#### Dataset ####

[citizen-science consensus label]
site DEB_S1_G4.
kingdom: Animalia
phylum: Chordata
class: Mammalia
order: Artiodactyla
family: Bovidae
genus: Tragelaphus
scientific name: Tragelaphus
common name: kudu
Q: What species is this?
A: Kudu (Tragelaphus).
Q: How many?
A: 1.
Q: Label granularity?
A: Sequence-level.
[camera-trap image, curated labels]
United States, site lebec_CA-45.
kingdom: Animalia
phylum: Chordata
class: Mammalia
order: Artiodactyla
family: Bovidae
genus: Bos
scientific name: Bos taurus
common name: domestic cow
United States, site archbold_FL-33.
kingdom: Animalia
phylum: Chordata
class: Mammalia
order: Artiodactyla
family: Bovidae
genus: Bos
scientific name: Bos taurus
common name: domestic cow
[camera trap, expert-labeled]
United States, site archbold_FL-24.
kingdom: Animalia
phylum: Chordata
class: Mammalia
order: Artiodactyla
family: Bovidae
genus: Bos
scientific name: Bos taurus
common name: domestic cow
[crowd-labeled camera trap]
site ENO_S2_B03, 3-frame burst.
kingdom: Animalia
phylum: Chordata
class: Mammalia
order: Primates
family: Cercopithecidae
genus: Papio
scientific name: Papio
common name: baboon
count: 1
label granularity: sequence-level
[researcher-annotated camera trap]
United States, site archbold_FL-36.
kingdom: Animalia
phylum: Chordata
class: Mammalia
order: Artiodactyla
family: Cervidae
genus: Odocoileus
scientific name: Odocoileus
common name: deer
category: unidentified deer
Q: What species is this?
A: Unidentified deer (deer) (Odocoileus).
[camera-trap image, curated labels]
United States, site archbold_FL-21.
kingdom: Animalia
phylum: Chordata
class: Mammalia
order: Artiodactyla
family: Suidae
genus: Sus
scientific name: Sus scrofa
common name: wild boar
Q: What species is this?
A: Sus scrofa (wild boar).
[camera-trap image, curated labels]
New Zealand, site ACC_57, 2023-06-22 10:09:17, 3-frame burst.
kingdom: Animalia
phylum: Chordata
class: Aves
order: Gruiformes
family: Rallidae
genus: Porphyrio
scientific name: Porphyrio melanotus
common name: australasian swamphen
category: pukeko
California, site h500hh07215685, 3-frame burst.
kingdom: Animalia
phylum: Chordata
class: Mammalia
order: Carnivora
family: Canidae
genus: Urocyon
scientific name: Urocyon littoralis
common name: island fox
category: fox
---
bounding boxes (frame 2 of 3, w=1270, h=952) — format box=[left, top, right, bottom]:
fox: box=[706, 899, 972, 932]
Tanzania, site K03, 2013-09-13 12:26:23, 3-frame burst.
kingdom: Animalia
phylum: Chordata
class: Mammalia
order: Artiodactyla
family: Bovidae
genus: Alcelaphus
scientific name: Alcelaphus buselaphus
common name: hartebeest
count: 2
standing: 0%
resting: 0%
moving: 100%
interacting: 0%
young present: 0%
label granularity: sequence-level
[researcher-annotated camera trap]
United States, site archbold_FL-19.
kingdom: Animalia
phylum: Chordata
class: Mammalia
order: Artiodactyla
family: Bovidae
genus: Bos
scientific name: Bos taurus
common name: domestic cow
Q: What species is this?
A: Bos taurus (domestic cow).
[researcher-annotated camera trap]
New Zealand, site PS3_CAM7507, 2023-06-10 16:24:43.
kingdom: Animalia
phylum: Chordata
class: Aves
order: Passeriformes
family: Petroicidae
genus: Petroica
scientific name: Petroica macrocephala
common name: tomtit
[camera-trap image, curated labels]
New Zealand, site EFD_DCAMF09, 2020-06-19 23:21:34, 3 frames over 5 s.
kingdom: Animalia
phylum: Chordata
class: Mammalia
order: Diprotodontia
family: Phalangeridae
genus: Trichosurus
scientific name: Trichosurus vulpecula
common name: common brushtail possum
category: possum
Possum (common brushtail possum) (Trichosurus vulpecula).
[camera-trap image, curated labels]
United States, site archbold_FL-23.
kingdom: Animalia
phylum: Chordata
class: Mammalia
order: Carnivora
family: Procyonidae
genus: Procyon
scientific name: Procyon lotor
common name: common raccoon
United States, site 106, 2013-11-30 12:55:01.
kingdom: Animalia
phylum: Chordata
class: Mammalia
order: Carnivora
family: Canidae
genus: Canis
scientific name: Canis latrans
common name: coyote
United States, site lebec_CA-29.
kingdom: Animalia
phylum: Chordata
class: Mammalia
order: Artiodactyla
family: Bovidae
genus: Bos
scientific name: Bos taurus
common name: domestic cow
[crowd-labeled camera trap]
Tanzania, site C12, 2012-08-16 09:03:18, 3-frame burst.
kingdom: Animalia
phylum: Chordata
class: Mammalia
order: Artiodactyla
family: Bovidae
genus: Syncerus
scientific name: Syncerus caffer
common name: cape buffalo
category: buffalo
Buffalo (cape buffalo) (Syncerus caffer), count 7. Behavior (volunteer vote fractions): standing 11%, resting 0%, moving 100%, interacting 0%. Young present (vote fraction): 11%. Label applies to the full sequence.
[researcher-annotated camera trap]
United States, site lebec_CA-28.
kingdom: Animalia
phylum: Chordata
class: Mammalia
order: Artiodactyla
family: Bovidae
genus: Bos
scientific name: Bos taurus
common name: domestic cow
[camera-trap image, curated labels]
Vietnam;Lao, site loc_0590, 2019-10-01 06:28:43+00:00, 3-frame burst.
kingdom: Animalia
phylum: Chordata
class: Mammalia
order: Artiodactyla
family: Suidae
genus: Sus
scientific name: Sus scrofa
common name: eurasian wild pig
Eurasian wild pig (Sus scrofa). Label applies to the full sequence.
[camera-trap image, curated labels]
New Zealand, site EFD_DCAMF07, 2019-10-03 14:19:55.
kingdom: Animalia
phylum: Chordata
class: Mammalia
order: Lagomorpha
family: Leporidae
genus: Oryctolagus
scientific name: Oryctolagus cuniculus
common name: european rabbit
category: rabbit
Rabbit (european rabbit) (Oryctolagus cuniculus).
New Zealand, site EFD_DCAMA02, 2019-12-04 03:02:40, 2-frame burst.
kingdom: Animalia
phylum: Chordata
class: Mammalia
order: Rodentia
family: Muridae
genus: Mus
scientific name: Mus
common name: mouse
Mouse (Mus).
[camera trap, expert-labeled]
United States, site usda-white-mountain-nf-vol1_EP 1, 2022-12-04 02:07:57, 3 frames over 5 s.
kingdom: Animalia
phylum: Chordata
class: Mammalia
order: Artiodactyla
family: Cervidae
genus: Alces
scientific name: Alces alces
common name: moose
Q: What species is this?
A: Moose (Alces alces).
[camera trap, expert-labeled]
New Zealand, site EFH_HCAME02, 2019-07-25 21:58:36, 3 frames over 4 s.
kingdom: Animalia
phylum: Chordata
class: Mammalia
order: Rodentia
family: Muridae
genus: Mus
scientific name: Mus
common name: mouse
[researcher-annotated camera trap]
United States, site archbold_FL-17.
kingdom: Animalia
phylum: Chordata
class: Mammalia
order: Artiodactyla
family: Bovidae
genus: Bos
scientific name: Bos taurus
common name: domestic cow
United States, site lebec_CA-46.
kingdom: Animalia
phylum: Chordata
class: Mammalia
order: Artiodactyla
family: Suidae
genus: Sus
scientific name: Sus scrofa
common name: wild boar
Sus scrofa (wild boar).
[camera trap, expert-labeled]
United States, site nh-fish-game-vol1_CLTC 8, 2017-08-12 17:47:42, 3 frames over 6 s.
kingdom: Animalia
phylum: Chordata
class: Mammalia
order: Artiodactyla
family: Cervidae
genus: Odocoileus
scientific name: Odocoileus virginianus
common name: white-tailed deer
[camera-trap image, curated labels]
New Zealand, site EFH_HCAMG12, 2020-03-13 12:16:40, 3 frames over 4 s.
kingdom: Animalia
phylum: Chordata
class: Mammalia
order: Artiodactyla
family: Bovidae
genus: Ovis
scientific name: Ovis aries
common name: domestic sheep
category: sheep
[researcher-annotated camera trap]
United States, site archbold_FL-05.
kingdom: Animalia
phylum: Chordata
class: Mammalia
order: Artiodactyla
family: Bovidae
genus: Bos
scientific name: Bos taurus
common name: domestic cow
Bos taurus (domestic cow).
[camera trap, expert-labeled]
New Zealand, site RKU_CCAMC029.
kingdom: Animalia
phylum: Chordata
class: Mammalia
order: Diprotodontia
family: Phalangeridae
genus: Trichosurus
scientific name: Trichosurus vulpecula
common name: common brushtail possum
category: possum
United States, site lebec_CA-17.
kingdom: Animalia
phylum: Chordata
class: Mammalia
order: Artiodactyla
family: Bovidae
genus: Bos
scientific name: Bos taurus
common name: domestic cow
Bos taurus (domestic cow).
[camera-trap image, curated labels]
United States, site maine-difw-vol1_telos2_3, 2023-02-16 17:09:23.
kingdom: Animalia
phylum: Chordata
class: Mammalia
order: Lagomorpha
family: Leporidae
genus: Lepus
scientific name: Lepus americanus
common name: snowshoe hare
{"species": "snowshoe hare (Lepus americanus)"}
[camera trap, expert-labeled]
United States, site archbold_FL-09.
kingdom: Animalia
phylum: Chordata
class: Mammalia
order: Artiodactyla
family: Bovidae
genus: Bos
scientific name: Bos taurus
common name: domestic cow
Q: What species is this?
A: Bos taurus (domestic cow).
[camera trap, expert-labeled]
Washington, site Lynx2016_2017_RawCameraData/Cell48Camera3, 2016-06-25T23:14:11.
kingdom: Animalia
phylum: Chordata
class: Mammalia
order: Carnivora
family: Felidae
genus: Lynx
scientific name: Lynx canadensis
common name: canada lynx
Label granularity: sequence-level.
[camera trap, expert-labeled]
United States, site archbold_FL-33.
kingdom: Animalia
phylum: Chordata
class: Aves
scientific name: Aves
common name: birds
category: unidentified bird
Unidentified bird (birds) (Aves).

####

Try it:
Repeat only what lies between the first line of the data and the line containing "A: Sequence-level.", both of those lines included, exactly as it stands.

Result:
[citizen-science consensus label]
site DEB_S1_G4.
kingdom: Animalia
phylum: Chordata
class: Mammalia
order: Artiodactyla
family: Bovidae
genus: Tragelaphus
scientific name: Tragelaphus
common name: kudu
Q: What species is this?
A: Kudu (Tragelaphus).
Q: How many?
A: 1.
Q: Label granularity?
A: Sequence-level.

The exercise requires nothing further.